He long ago began savaging me in public, I think perhpas because he’s irritated by the fact that we have fans in common.

(...)

What I have mostly criticized (and it is non-ad-hominem) is his apparent literary obsession with ubermenschen demigods, relentlessly returning to the trope of mutant superbeings who so-o-o-o-o regret having to impose their will on benighted/foolish humanity... for our own good, of course.

If you are taking his word on Sagan, will you also take it on Card?

And as for your BIG changes, again, can you please tell us just how to apply this to bacteria? It seems you do not like changes in size or efficiency. How about the chemical structure of the cell wall, will that do? The proteins used to digest glucose - and how large a change do you want? Perhaps if they grew to be visible to the naked eye, like these guys, would that satisfy you? Definitions! We cannot be arguing with this wishy-washy 'big changes' meme; science requires precision.
 
Posted by Will B (Member # 7931) on :
 
I think there's an assumption here that the people attempting to suppress ID are scientists. THey may be, in some cases, but the ones I have heard of doing this are activists, not scientists.

The thing about ID being Creation Science in a new suit: ID and Creation Science are incompatible. ID says complex organisms developed from earlier, simpler forms, over billions of years; Creation Science says they came into existence fully formed over a course of a few days. You might as well say that rationalism and empiricism are the same viewpoint, on the grounds that philosophers discuss both.
 
Posted by TomDavidson (Member # 124) on :
 
quote:
Claiming that two diametrically opposed viewpoints are really the same is outrageous...
Not when memos exist from Creation Scientists explaining that they intend to use ID to promote creationism in schools. [Smile]
 
Posted by johnbrown (Member # 8401) on :
 
HectorVictor, your comments make sense. My comment on the E-coli experiements was simply that given the number of generations in the experiment, wouldn't it be neat to actually see some macroevolution take place? Macro as in MACRO. And that's all I was saying.

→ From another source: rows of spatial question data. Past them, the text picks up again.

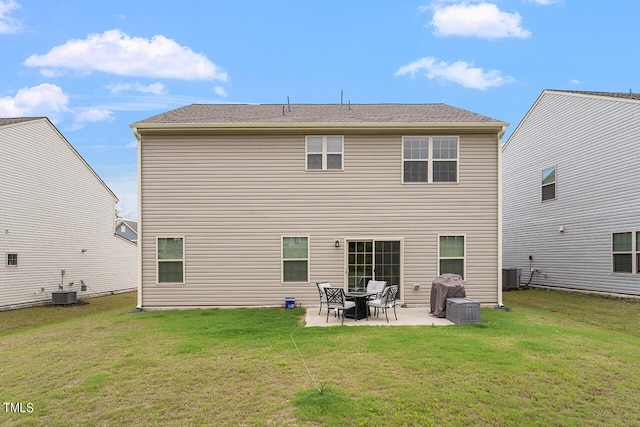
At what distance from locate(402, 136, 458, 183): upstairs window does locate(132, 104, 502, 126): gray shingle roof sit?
0.60 m

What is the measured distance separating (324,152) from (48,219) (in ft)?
42.0

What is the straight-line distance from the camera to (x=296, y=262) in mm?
10562

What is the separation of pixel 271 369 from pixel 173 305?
622 cm

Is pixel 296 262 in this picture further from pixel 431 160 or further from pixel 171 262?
pixel 431 160

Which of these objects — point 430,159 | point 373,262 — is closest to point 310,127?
point 430,159

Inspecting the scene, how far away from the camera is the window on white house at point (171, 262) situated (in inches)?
414

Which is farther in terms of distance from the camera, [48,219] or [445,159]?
[48,219]

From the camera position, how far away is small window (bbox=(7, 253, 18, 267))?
532 inches

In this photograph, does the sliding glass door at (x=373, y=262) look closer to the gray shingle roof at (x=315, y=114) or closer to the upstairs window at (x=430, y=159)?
the upstairs window at (x=430, y=159)

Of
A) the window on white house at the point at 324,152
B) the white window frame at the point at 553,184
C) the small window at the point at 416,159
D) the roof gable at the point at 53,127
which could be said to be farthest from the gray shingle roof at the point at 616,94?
the roof gable at the point at 53,127

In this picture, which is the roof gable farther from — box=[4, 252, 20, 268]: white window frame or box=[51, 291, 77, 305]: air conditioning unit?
box=[51, 291, 77, 305]: air conditioning unit

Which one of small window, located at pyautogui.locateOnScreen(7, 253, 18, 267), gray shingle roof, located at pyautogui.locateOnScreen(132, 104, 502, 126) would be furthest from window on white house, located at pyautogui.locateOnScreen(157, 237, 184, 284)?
small window, located at pyautogui.locateOnScreen(7, 253, 18, 267)

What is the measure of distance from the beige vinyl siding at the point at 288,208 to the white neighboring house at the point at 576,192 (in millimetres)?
5909

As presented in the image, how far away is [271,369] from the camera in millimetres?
5344
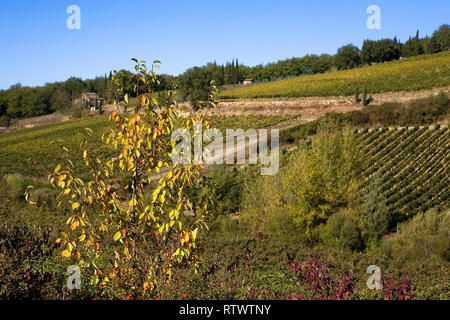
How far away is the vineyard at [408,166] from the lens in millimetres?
23828

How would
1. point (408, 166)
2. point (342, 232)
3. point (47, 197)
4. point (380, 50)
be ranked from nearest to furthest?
1. point (342, 232)
2. point (47, 197)
3. point (408, 166)
4. point (380, 50)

You suggest that such experiments with e-coli or fruit flies can't run enough generations to get to macroevolution. This is an interesting claim. I'd like to see the periods described in the fossil record and see if any happened over a relatively short time. 35,000 generations (I think that's what it was), seems like plenty of generations to change things. That's why I was thinking that perhaps if he had made a richer environment he might have gotten something else. It looks like a very simple environment with only one pressure.

King Of Men, you seem to seek arguments and find them everywhere, even when there are none raised.

Brin's a guy with a PhD, mentioning Sagan as an example of exactly what Card suggests, agreeing with Card's assement of some in the scientific community. I do remember Sagan's book--Demon Haunted World--that took these thoughts as a theme. What is it that you want to argue about concerning Brin?

As far as change goes, weren't we all supposed to have evolved from single-cell organisms? So let's start with something big. Instead of trying to define the line of "species," (a definition, it appears from comments and links in this thread is fuzzy, not precise, as you suggest all science must be) just go far enough beyond that there's no question. Show me bacteria going to multiple celled organisms. Or show me multi-celled organisms going into something of a higher order of complexity. That would be cool. But the E-coli experiment didn't do that. It took a species of bacteria and they grew bigger (Americans versus Pygmies) and cut their reproduction time in half (getting perhaps a bigger umbilical cord http://www.applet-magic.com/gestation.htm ), certainly a big change, but not a new order of complexity.
 
Posted by TomDavidson (Member # 124) on :
 
quote:
Show me bacteria going to multiple celled organisms.
How much time you got? [Wink]
 
Posted by johnbrown (Member # 8401) on :
 
[Smile]

Actually, how many generations do we need? Given the punctuated theory, how many do we really need?
 
Posted by TomDavidson (Member # 124) on :
 
Excellent question. The great thing about the theory of punctuated equilibrium is that it means we have absolutely no idea. *grin*
 
Posted by johnbrown (Member # 8401) on :
 
Doh!
 
Posted by johnbrown (Member # 8401) on :
 
Now that I think about it, that means it could happen in just a few, couldn't it? There's nothing saying it couldn't. So perhaps we don't need hundreds of thousands of generations. Perhaps we just need the right environmental stimuli.
 
Posted by King of Men (Member # 6684) on :
 
The thing about the 'punctuation' in punctuated equilibrium is that it still takes place over several million years. It just doesn't take place continuously.

quote:
Brin's a guy with a PhD, mentioning Sagan as an example of exactly what Card suggests, agreeing with Card's assement of some in the scientific community. I do remember Sagan's book--Demon Haunted World--that took these thoughts as a theme. What is it that you want to argue about concerning Brin?
This is an aside, but in what way, exactly, does Brin's PhD make him more likely to be accurate? I am pointing out that he is being quite inaccurate about Card, so why take his word for Sagan?

quote:
Or show me multi-celled organisms going into something of a higher order of complexity.
Sure thing. Just as soon as you define 'complexity'. In a way we can measure, if you please.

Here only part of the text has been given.